For more than a century, almost no one in this ancient seaside town ever paid much attention to the Anyoji Temple, a quiet Buddhist sanctuary built in memory of the 15,000 people who died here in 1792, when a volcanic eruption swept Shimabara into the sea. "It was something they mentioned in school, but nothing that could ever happen again," said Manabu Ogawa, 40, a city official who remembers when his school teacher led hikes up to the crater of Mt. Unzen for picnics. "We never even thought about it."
But the Anyoji Temple has become one of Shimabara's makeshift morgues for the volcano's latest victims, killed on Monday when what began six months ago as a relatively harmless eruption of lava turned into a deadly flood of superheated ash and toxic gases.
All Thursday, trucks pulled up to the temple's old wooden entrance and soldiers unloaded the latest remains recovered from a valley on the edge of town, where a farming village called Kita-Kamikoba disappeared on Monday. So intense was the heat and the eruption that many of the victims _ there are 37 confirmed dead _ are being identified only by the shoes they were wearing.
For the 45,000 people who live here, about 40 miles from Nagasaki, the gray volcanic ash sifting under their doorways is not only a reminder of Shimabara's history, but, many fear, its destiny.
Already, 5,000 people living in the direct path of the lava have moved into the center of town, camping out on mats in local elementary schools. Every day the evacuation area expands, bit by bit.
Experts say that the mountain has spewed only a tenth of the lava that it did 199 years ago. No one thinks this eruption is over.
With little conviction, officials say they trust that a smaller mountain between the volcano and the town will shield it from calamity. No one is willing to discuss the possibility that Shimabara may have to be abandoned for months.
"Everything in the valley was destroyed," said Akitami Kojima, a city employee who is staying at a community center with his family. "Now, there is nothing we can do, except wait to go back."
Kojima's family has lived by Mt.
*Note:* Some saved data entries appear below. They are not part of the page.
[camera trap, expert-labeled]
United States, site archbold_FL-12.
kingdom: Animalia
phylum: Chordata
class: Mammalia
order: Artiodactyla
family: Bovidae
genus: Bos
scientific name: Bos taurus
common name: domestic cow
Unzen for generations, and he says he has no intention of moving away. That requires little explanation to Japanese.
Shimabara is in many ways a model town, with quiet tea plantations and tobacco farms that feed Japanese fantasies about simpler days, when young people did not leave for cities jammed with fiber-optics and French restaurants. The threat of disaster completes the drama, because it reinforces a deep national insecurity.
No matter how economically powerful Japan seems from the outside, it is taken as accepted wisdom here, especially among older Japanese, that the country is a fragile island, subject to natural and man-made destruction.
The hot spring resorts here that lured tourists until Mt. Unzen began oozing lava six months ago were used in the 1630s to boil Christians. That contributed to the Shimabara Uprising in 1637, when peasants, tired of persecution, famine, poverty, and high taxes, tried to overthrow the feudal lords who controlled the area.
The lords massacred 37,000 insurgents and closed the country to foreigners for two centuries.
Then came the 1792 eruption.
Like the most recent disaster, it began more as an amusement than a threat. "It bubbled up slowly, and people went up the mountain to drink sake and watch the lava flow," said Kazuya Ohta, a professor of Kyushu University who has spent the past quarter of a century studying Mt. Unzen as the director of the Shimabara Earthquake and Volcano Observatory.
The parties ended abruptly when earthquakes shattered a second, smaller volcano, the same one that the city hopes will divert Mt. Unzen's lava. If anyone survived the landslide, they were wiped out by the ensuing tidal wave.
"It could happen again that way," said Ohta. "Even if you live in Shimabara, it is easy to forget how powerful a volcano can be."